I started to lose her piece by piece, little by little. Just small things here and there, things like “you too” or “bye” just things we had established early on into us that we’d shy away from. I didn’t even realize the slipping at first, I just thought it was a few bad days, every one has them. But as time went on bad days turned to bad weeks, and weeks to months, that’s when I had really noticed that some thing was up.
I’ve been sad before (maybe I still am.) I know what “tired” means. It means you’re really sad, or triggered, or upset, or too ashamed to admit what’s really going on because you already feel like such a waste you don’t want to bother any one. She is tired a lot. She is not a waste.
Some days she actually was tired, really tired. She had bags under her eyes that no amount of pumpkin flavored coffee could ever fix.
She stopped sleeping. She stopped eating, ironically because she was FED up with her image.
She is breathe taking, absolutely beautiful, not in a hallmark, but in a “when she looks at me I get dizzy” kind of way. She just never saw that, and I could never show her…
You see, I’m not a very good man, I’m not there for her in a lot of ways that I should be. I try to be, I do. I’m just, broken. I can’t put into words the affection my body holds for her, I can’t speak it, I can’t show it, but like a massive splinter, or a pounding head ache, my affection is there.
I take a bulk of the responsibility behind the drifting.

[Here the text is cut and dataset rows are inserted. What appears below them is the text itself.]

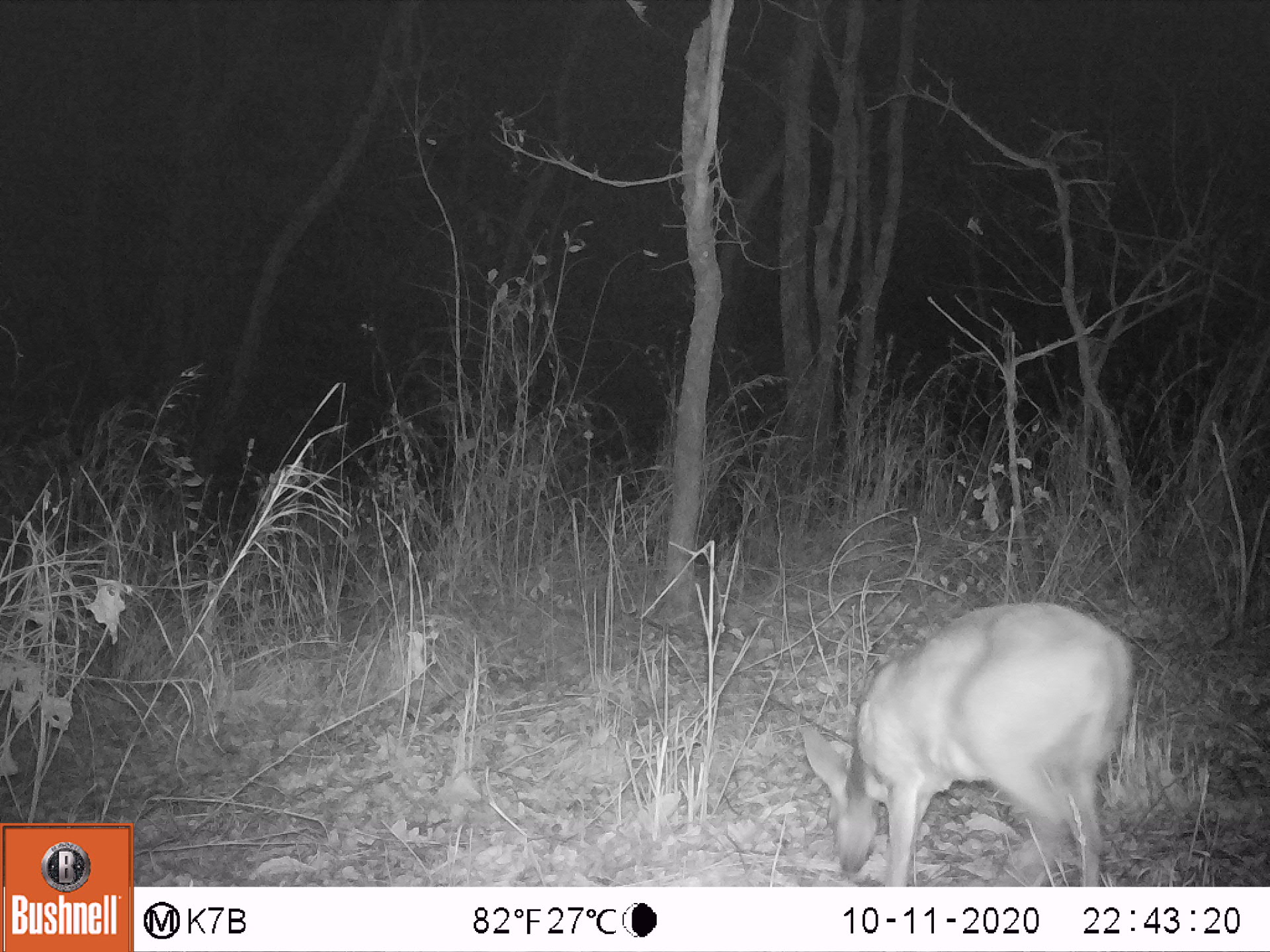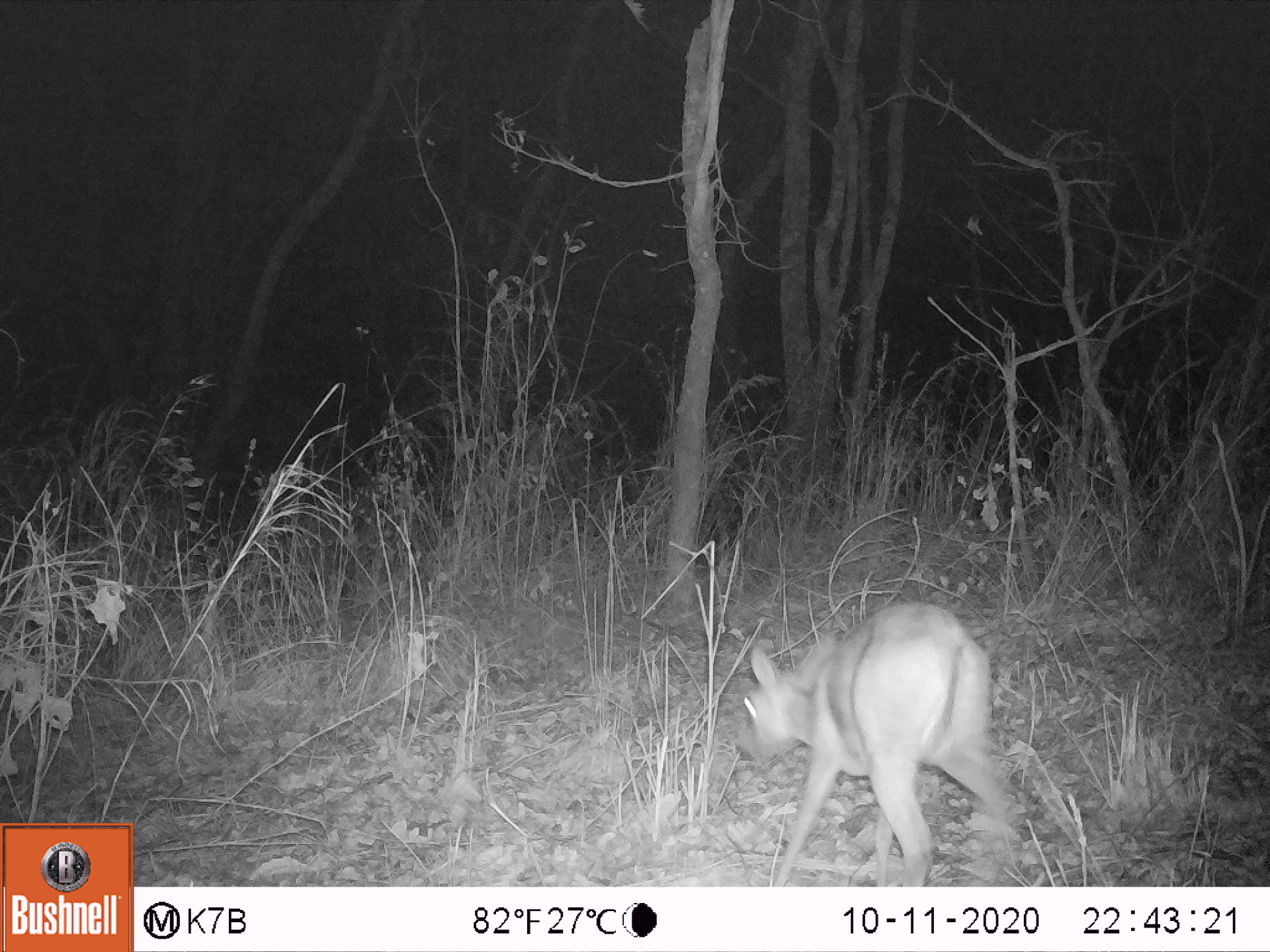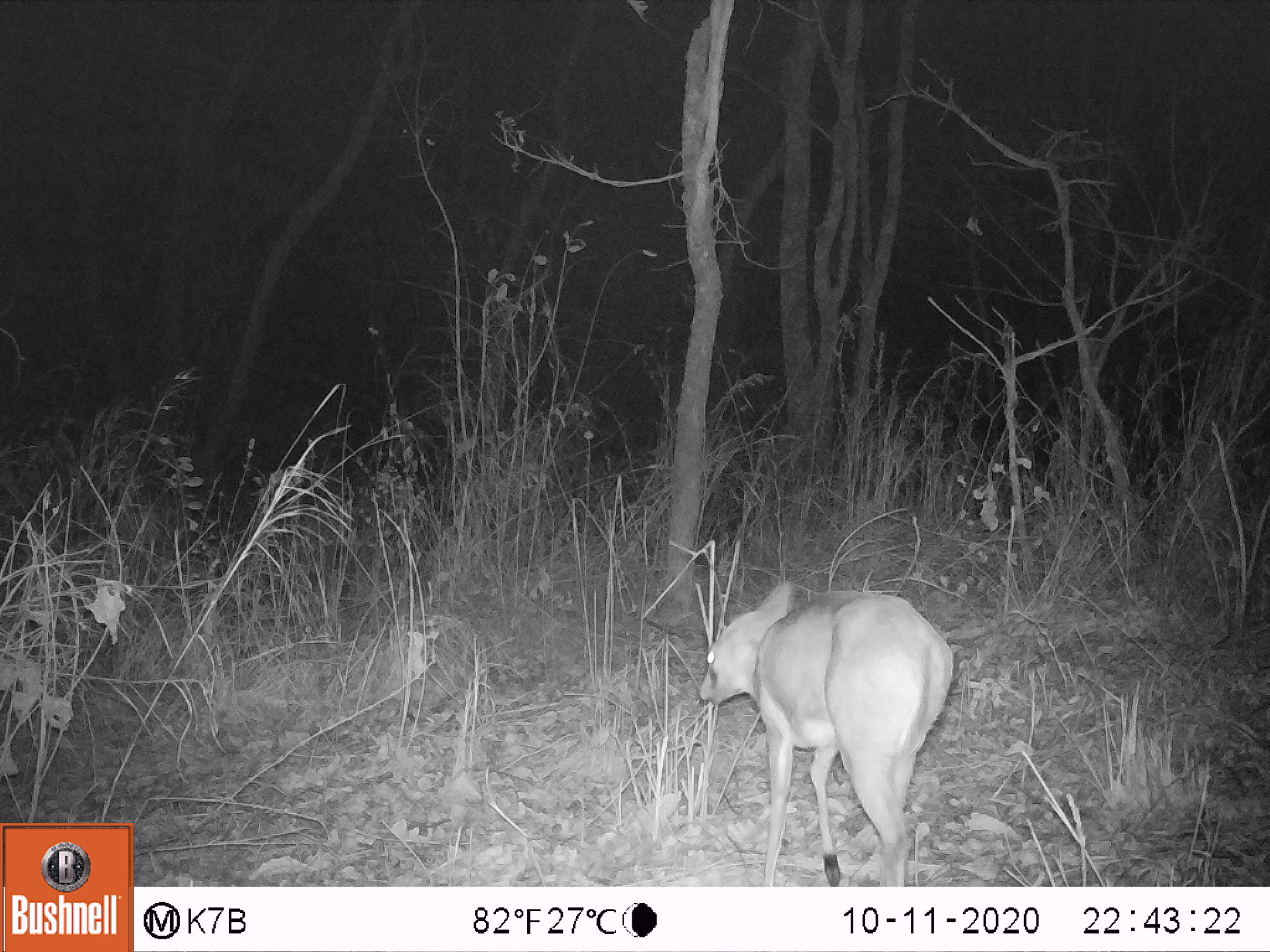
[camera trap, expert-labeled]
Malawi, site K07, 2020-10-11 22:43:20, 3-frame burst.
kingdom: Animalia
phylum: Chordata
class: Mammalia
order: Artiodactyla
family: Bovidae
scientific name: Antilopinae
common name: small antelope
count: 1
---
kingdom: Animalia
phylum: Chordata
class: Mammalia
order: Artiodactyla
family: Bovidae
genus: Sylvicapra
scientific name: Sylvicapra grimmia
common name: common duiker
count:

I miss her, more and more with each “wasted” day. I wish I could see her again. I know she’s not fully gone, she’s still there, I still see her every day. But if I ever get the blessing of seeing her again, I’d hold her close and tell her “I love you, you’ll never be alone again”
I just hope it wouldn’t get complicated.
I hope it would stay as simple as I love you. Because I do. I always will.